_Description of the task_
Revise the lines below, putting "murky brown water" wherever "muddy brown water" appears and leaving everything else untouched.

START Supplied material

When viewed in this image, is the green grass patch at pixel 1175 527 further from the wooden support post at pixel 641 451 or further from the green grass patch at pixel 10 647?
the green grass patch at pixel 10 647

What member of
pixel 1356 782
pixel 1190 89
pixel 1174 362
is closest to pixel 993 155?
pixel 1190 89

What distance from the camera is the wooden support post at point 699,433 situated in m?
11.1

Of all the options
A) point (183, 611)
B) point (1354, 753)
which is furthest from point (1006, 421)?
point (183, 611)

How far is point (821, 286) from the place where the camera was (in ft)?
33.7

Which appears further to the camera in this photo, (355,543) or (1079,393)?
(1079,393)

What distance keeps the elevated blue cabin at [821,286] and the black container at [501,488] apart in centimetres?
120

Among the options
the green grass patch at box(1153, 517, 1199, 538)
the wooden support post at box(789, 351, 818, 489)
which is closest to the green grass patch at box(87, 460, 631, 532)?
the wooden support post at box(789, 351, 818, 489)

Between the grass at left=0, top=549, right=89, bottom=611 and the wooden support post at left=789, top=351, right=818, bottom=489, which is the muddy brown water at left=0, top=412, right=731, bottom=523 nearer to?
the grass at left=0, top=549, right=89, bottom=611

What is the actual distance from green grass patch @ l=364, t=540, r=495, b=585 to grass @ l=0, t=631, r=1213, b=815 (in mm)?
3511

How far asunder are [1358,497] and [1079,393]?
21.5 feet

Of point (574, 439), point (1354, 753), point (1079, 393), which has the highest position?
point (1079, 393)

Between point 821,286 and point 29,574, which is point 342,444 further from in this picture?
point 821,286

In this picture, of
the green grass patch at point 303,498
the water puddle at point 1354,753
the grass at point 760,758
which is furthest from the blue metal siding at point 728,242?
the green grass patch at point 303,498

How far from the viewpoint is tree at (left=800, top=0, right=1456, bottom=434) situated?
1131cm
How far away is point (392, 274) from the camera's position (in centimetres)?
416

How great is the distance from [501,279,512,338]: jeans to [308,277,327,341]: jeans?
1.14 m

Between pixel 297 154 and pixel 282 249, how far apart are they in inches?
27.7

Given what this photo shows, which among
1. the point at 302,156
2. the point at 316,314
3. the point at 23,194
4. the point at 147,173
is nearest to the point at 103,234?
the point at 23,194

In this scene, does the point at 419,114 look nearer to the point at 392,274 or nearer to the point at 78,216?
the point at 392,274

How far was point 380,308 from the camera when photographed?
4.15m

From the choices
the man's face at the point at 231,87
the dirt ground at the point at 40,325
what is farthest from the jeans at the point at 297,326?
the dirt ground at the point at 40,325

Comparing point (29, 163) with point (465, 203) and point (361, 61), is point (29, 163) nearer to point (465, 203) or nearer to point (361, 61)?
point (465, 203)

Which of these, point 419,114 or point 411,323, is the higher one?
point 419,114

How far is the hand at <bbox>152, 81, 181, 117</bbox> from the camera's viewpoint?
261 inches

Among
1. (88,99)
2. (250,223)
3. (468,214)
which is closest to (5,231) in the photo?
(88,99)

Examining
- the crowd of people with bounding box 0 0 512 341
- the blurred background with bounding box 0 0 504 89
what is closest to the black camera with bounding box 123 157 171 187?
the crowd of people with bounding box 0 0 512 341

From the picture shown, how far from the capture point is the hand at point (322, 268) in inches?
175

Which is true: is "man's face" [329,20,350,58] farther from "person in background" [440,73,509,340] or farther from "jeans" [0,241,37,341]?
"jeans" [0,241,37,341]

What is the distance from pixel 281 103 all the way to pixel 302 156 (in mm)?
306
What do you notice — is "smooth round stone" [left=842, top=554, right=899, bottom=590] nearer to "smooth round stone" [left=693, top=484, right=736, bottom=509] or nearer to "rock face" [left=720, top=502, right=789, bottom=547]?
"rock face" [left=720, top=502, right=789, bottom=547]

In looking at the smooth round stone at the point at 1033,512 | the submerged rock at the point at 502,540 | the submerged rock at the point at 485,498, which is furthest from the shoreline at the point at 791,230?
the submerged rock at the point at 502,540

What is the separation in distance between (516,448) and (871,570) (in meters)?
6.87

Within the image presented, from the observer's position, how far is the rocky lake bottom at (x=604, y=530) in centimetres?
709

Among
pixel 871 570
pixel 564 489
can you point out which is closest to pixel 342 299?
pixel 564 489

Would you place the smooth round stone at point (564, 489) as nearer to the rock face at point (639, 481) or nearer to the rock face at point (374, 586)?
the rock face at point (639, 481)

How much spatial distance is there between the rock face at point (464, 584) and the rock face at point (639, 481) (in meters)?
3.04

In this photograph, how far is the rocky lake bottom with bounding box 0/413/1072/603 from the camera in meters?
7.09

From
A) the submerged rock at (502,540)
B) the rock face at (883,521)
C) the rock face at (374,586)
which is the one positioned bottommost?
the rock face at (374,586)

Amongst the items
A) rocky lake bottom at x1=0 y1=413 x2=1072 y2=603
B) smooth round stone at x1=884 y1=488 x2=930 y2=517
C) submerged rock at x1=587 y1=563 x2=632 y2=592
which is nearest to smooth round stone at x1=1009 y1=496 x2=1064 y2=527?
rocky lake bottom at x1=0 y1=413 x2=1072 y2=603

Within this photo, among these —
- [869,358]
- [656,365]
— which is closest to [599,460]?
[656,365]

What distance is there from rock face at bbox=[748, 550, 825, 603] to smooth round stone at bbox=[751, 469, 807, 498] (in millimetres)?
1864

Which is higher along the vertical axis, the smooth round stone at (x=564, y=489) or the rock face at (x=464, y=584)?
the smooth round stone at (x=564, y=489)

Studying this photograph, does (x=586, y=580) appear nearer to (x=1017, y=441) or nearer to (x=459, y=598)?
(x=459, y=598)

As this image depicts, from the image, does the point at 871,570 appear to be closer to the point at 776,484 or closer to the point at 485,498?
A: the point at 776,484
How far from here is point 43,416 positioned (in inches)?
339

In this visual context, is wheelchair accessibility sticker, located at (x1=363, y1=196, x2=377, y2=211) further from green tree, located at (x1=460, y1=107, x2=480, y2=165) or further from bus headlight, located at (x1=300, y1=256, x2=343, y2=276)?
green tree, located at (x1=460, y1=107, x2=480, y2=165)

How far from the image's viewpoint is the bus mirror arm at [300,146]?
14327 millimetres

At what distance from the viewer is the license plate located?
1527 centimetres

END Supplied material

_Written response_
When viewed in this image, is the green grass patch at pixel 1175 527 further from the wooden support post at pixel 641 451 or further from the green grass patch at pixel 10 647?
the green grass patch at pixel 10 647

What member of
pixel 1356 782
pixel 1190 89
pixel 1174 362
is closest to pixel 993 155?
pixel 1190 89

What distance from the camera is the wooden support post at point 699,433 situated in m?
11.1

Of all the options
A) point (183, 611)
B) point (1354, 753)
which is furthest from point (1006, 421)?
point (183, 611)

How far is point (821, 286) from the place where the camera was (in ft)?
33.7

Which appears further to the camera in this photo, (355,543) or (1079,393)?
(1079,393)

What distance keeps the elevated blue cabin at [821,286] and the black container at [501,488] apart in centimetres?
120

Among the options
the green grass patch at box(1153, 517, 1199, 538)
the wooden support post at box(789, 351, 818, 489)
which is closest to the green grass patch at box(87, 460, 631, 532)?
the wooden support post at box(789, 351, 818, 489)

Between the grass at left=0, top=549, right=89, bottom=611 and the wooden support post at left=789, top=351, right=818, bottom=489, which is the murky brown water at left=0, top=412, right=731, bottom=523 nearer to?
the grass at left=0, top=549, right=89, bottom=611

What is the actual distance from green grass patch @ l=364, t=540, r=495, b=585 to grass @ l=0, t=631, r=1213, b=815 (in mm)?
3511

How far asunder are [1358,497] and [1079,393]?
21.5 feet

Of point (574, 439), point (1354, 753), point (1079, 393), which has the highest position?
point (1079, 393)

Between point 821,286 and point 29,574, which is point 342,444 further from in this picture?
point 821,286

In this picture, of
the green grass patch at point 303,498
the water puddle at point 1354,753
the grass at point 760,758
which is furthest from the blue metal siding at point 728,242?
the green grass patch at point 303,498

How far from the viewpoint is tree at (left=800, top=0, right=1456, bottom=434) situated?
1131cm
How far away is point (392, 274) from the camera's position (in centimetres)?
416

How great is the distance from [501,279,512,338]: jeans to [308,277,327,341]: jeans?
1.14 m

Between pixel 297 154 and pixel 282 249, how far apart are they in inches?
27.7

Given what this photo shows, which among
1. the point at 302,156
2. the point at 316,314
3. the point at 23,194
4. the point at 147,173
is nearest to the point at 103,234?
the point at 23,194

In this scene, does the point at 419,114 look nearer to the point at 392,274 or nearer to the point at 78,216?
the point at 392,274

How far was point 380,308 from the camera when photographed?
4.15m

From the choices
the man's face at the point at 231,87
the dirt ground at the point at 40,325
what is farthest from the jeans at the point at 297,326?
the dirt ground at the point at 40,325

Comparing point (29, 163) with point (465, 203) and point (361, 61), is point (29, 163) nearer to point (465, 203) or nearer to point (361, 61)?
point (465, 203)

Which of these, point 419,114 or point 411,323, is the higher one?
point 419,114

How far is the hand at <bbox>152, 81, 181, 117</bbox> from the camera's viewpoint?
261 inches

Among
1. (88,99)
2. (250,223)
3. (468,214)
which is closest to (5,231) in the photo?
(88,99)

Examining
- the crowd of people with bounding box 0 0 512 341
- the blurred background with bounding box 0 0 504 89
what is closest to the black camera with bounding box 123 157 171 187?
the crowd of people with bounding box 0 0 512 341

From the picture shown, how far from the capture point is the hand at point (322, 268) in inches?
175

Which is true: is "man's face" [329,20,350,58] farther from "person in background" [440,73,509,340] or farther from "jeans" [0,241,37,341]?
"jeans" [0,241,37,341]

What is the distance from pixel 281 103 all the way to pixel 302 156 (in mm)?
306
What do you notice — is "smooth round stone" [left=842, top=554, right=899, bottom=590] nearer to "smooth round stone" [left=693, top=484, right=736, bottom=509] or nearer to "rock face" [left=720, top=502, right=789, bottom=547]?
"rock face" [left=720, top=502, right=789, bottom=547]

In looking at the smooth round stone at the point at 1033,512 | the submerged rock at the point at 502,540 | the submerged rock at the point at 485,498, which is furthest from the shoreline at the point at 791,230?
the submerged rock at the point at 502,540

What is the separation in distance between (516,448) and (871,570) (in meters)?
6.87

Within the image presented, from the observer's position, how far is the rocky lake bottom at (x=604, y=530) in centimetres?
709

Among
pixel 871 570
pixel 564 489
can you point out which is closest to pixel 342 299?
pixel 564 489

Would you place the smooth round stone at point (564, 489) as nearer to the rock face at point (639, 481) or nearer to the rock face at point (374, 586)?
the rock face at point (639, 481)

How much spatial distance is there between the rock face at point (464, 584) and the rock face at point (639, 481) (in meters)?
3.04

In this photograph, how far is the rocky lake bottom with bounding box 0/413/1072/603 from the camera in meters?
7.09

From
A) the submerged rock at (502,540)
B) the rock face at (883,521)
C) the rock face at (374,586)
which is the one positioned bottommost?
the rock face at (374,586)

Amongst the items
A) rocky lake bottom at x1=0 y1=413 x2=1072 y2=603
B) smooth round stone at x1=884 y1=488 x2=930 y2=517
C) submerged rock at x1=587 y1=563 x2=632 y2=592
which is nearest to smooth round stone at x1=1009 y1=496 x2=1064 y2=527?
rocky lake bottom at x1=0 y1=413 x2=1072 y2=603

Within this photo, among these —
- [869,358]
- [656,365]
— which is closest to [599,460]?
[656,365]

What distance is there from rock face at bbox=[748, 550, 825, 603] to smooth round stone at bbox=[751, 469, 807, 498] (in millimetres)?
1864

Which is higher along the vertical axis, the smooth round stone at (x=564, y=489) or the rock face at (x=464, y=584)?
the smooth round stone at (x=564, y=489)

Studying this photograph, does (x=586, y=580) appear nearer to (x=1017, y=441) or nearer to (x=459, y=598)?
(x=459, y=598)

As this image depicts, from the image, does the point at 871,570 appear to be closer to the point at 776,484 or closer to the point at 485,498?
A: the point at 776,484
How far from here is point 43,416 positioned (in inches)?
339

In this visual context, is wheelchair accessibility sticker, located at (x1=363, y1=196, x2=377, y2=211) further from green tree, located at (x1=460, y1=107, x2=480, y2=165) or further from bus headlight, located at (x1=300, y1=256, x2=343, y2=276)?
green tree, located at (x1=460, y1=107, x2=480, y2=165)

How far from the image's viewpoint is the bus mirror arm at [300,146]?
14327 millimetres

At what distance from the viewer is the license plate located?
1527 centimetres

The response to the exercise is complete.